**Enunciado do problema**
Transcreva o trecho do texto sobre as Moradas do Castelo Interior que vai de "Nas quartas Moradas, Teresa" até "conduzir por Ele.", inclusive.

**Texto fornecido**
========================================

Ao ler estas duas Moradas percebe-se que Teresa aponta os passos para percorrer e avançar no caminho, rumo ao centro do Castelo Interior. É próprio destas Moradas, em alguns momentos, o caminhante perceber que avança e, ao mesmo tempo, faz a experiência de um retrocesso. Isso faz parte da dinâmica do itinerário humano-espiritual. O que chama atenção, na descrição destas Moradas, é que a oscilação faz parte da própria estrutura humana no seu processo de amadurecimento espiritual.
Nas quartas Moradas, Teresa utiliza a simbologia de uma fonte, para explicar o que acontece no interior da pessoa. A experiência relatada expressa o quanto foi sofrido superar a autosuficiência. Com esta conquista compreendeu que Deus a amava acima de tudo e que podia deixar-se conduzir por Ele.

========================================

**Material fornecido**
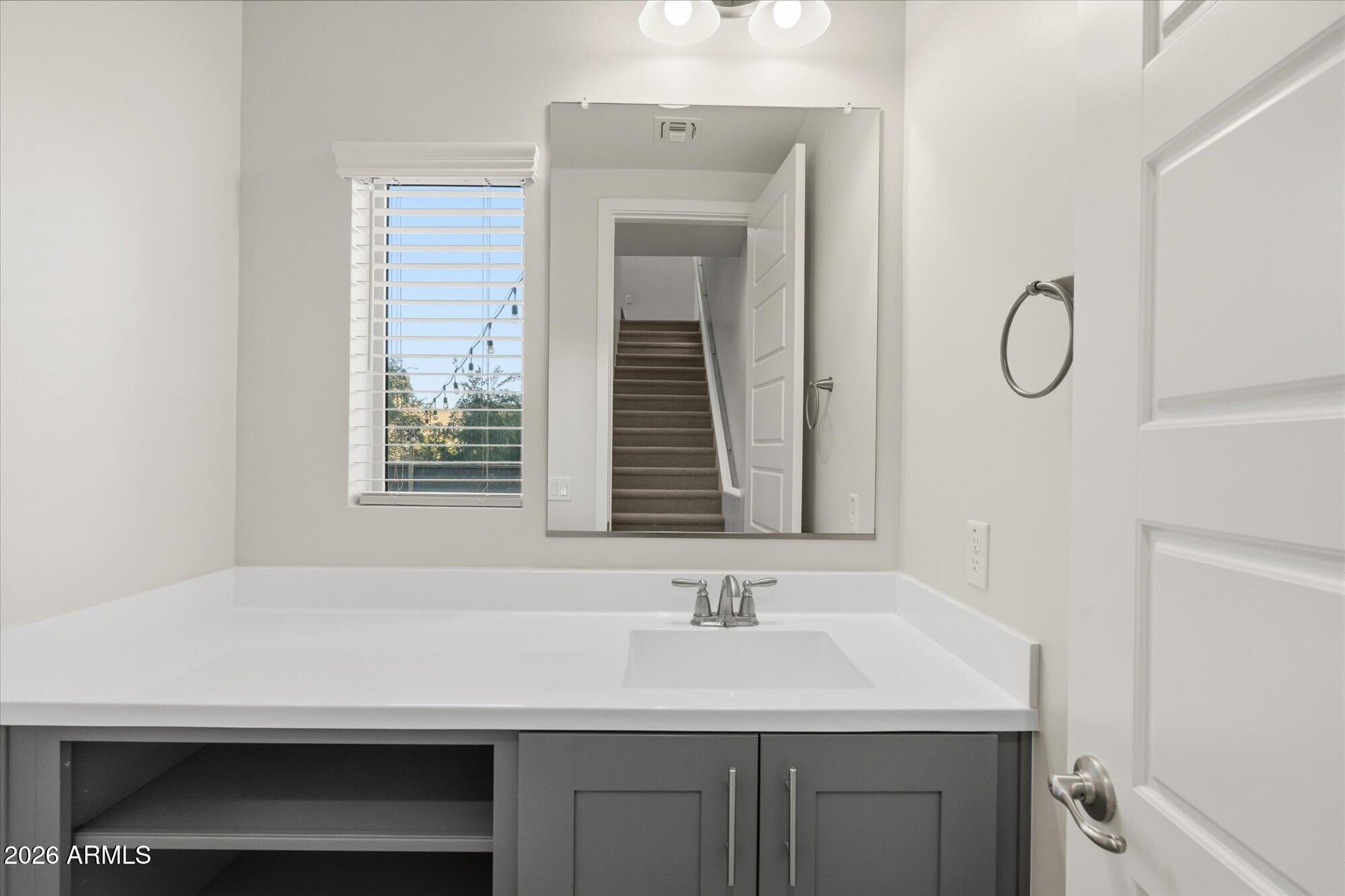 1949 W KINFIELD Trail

========================================

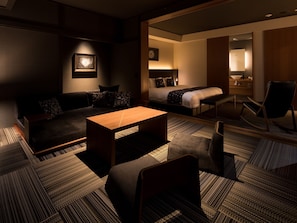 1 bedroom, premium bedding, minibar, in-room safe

========================================

**Tarefa resolvida**
Nas quartas Moradas, Teresa utiliza a simbologia de uma fonte, para explicar o que acontece no interior da pessoa. A experiência relatada expressa o quanto foi sofrido superar a autosuficiência. Com esta conquista compreendeu que Deus a amava acima de tudo e que podia deixar-se conduzir por Ele.